▸ Directions
Starting at the line that contains "site 1102, 2009-10-21 06:53:00.000." in the listing below, write out every line word for word until you have written the line that contains "genus: Procyon".

▸ Information provided
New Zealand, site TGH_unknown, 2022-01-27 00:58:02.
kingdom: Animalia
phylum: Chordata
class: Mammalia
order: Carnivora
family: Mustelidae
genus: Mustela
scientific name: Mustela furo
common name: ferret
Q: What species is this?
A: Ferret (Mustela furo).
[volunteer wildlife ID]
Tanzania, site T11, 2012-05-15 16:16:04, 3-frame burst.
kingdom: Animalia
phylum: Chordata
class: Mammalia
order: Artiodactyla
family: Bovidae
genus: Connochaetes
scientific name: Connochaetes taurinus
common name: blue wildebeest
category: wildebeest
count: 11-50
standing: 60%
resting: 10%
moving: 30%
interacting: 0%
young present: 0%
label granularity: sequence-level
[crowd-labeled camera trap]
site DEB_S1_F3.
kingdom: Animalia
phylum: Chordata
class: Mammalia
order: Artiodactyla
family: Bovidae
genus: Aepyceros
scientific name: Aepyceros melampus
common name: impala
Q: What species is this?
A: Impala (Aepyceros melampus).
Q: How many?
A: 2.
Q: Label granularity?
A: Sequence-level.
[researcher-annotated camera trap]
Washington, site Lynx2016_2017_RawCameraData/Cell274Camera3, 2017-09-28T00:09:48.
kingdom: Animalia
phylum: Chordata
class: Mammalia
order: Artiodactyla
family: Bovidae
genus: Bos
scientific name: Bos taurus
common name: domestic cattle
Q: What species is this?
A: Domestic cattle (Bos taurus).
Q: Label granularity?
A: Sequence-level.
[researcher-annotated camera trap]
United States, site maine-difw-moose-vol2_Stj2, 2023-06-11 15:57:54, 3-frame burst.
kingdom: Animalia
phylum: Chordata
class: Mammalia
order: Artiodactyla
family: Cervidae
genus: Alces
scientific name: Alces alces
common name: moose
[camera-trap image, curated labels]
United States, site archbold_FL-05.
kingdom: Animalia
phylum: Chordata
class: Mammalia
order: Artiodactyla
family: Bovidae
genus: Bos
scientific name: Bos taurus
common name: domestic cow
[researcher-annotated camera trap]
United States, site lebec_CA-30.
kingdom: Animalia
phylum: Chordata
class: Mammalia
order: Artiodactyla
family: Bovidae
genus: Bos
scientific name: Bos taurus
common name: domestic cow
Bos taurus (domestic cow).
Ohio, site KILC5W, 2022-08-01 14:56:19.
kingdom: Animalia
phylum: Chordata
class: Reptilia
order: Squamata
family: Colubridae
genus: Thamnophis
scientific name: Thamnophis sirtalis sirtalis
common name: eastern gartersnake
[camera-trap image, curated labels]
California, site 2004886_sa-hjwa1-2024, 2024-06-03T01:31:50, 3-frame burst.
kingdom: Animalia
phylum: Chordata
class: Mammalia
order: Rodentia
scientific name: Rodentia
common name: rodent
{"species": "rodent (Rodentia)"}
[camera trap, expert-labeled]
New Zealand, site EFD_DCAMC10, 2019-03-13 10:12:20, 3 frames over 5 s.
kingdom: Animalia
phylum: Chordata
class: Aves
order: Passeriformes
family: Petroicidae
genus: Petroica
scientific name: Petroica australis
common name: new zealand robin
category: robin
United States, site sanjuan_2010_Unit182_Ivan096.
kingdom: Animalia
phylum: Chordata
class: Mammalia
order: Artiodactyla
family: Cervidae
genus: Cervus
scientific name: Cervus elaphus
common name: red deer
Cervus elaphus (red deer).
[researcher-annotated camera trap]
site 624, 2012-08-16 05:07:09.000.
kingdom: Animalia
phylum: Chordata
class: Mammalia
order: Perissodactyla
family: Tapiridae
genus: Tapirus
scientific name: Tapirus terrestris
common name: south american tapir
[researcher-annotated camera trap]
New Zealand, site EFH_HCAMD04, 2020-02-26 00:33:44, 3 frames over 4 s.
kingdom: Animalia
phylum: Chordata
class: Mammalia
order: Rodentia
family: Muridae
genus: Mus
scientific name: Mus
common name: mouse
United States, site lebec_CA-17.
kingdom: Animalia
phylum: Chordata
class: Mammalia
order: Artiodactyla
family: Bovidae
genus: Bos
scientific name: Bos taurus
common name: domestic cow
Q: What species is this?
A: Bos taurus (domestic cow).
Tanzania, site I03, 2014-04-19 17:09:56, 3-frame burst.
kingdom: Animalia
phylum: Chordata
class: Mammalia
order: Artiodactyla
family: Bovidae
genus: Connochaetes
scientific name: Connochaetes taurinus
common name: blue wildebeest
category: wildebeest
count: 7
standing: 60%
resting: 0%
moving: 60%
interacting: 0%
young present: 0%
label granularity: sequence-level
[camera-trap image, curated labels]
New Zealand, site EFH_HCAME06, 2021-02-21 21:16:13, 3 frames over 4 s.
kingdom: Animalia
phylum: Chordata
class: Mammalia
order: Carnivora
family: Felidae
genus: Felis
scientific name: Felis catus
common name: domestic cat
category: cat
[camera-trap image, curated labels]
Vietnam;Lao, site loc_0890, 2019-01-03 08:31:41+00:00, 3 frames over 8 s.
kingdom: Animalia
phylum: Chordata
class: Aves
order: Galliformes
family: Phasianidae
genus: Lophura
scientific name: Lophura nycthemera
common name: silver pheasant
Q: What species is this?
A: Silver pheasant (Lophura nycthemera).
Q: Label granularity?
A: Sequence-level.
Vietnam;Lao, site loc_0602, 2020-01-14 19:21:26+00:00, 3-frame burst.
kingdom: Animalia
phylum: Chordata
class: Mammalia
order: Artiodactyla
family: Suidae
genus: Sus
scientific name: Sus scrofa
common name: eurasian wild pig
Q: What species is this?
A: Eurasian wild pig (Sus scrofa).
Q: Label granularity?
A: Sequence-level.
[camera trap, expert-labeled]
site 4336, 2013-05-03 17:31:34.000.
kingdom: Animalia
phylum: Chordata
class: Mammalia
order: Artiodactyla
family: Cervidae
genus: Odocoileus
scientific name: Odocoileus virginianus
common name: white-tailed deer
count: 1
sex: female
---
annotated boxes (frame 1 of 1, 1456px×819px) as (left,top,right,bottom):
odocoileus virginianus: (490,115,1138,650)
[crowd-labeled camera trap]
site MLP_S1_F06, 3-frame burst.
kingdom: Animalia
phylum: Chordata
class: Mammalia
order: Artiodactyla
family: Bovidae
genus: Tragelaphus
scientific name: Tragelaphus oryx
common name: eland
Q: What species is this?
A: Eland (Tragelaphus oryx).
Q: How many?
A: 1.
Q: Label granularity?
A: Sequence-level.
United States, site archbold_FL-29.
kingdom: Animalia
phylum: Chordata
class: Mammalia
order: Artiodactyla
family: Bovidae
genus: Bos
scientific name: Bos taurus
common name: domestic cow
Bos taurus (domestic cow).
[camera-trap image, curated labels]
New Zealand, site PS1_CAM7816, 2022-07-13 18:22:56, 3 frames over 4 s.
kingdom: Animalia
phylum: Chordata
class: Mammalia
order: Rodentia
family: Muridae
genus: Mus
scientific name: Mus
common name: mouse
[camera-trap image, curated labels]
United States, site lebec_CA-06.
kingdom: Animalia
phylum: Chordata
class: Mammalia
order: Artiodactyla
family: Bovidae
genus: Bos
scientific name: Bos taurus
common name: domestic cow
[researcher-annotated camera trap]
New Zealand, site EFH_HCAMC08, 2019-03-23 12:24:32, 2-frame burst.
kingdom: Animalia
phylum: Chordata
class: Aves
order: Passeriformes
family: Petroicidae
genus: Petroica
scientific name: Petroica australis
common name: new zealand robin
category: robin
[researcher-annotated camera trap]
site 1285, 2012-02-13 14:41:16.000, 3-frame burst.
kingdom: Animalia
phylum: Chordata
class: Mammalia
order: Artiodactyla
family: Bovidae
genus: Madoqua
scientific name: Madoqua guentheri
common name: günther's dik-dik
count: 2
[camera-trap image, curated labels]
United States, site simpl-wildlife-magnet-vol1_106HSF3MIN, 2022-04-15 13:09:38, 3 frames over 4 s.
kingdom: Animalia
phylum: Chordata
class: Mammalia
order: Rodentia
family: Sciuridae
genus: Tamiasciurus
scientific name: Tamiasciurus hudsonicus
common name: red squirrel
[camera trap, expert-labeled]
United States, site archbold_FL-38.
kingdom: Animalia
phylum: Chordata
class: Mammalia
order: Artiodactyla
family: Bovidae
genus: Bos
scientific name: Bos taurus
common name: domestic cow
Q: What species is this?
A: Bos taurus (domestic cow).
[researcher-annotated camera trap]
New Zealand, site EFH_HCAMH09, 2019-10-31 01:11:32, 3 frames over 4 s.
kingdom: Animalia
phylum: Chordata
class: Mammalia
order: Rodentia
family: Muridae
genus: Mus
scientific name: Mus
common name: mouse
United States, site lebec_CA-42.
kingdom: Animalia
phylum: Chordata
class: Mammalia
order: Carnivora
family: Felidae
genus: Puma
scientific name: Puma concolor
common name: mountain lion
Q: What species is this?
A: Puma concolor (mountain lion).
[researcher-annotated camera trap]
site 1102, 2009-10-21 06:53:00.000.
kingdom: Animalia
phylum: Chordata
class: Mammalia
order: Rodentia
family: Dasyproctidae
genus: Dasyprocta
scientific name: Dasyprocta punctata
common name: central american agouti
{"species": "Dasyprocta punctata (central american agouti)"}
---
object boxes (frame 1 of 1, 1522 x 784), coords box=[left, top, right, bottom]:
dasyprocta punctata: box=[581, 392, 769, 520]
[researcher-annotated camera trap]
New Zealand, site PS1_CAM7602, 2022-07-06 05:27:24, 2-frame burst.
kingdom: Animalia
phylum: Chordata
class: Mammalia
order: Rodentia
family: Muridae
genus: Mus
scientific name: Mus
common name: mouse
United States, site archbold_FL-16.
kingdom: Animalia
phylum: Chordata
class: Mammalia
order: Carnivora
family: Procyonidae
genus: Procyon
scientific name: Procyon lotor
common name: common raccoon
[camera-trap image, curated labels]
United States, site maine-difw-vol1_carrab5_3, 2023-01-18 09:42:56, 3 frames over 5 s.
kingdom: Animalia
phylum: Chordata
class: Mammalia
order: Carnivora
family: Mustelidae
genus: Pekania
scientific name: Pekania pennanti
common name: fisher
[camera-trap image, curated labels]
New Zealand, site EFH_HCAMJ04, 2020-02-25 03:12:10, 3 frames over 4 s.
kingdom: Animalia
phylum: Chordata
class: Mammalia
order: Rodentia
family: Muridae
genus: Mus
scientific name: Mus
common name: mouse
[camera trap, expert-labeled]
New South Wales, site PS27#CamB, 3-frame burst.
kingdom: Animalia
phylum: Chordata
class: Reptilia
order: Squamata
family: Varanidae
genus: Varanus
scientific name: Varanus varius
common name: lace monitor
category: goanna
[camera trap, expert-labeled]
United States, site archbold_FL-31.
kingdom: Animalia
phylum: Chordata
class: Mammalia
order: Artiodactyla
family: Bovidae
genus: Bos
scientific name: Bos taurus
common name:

▸ Result for this task
site 1102, 2009-10-21 06:53:00.000.
kingdom: Animalia
phylum: Chordata
class: Mammalia
order: Rodentia
family: Dasyproctidae
genus: Dasyprocta
scientific name: Dasyprocta punctata
common name: central american agouti
{"species": "Dasyprocta punctata (central american agouti)"}
---
object boxes (frame 1 of 1, 1522 x 784), coords box=[left, top, right, bottom]:
dasyprocta punctata: box=[581, 392, 769, 520]
[researcher-annotated camera trap]
New Zealand, site PS1_CAM7602, 2022-07-06 05:27:24, 2-frame burst.
kingdom: Animalia
phylum: Chordata
class: Mammalia
order: Rodentia
family: Muridae
genus: Mus
scientific name: Mus
common name: mouse
United States, site archbold_FL-16.
kingdom: Animalia
phylum: Chordata
class: Mammalia
order: Carnivora
family: Procyonidae
genus: Procyon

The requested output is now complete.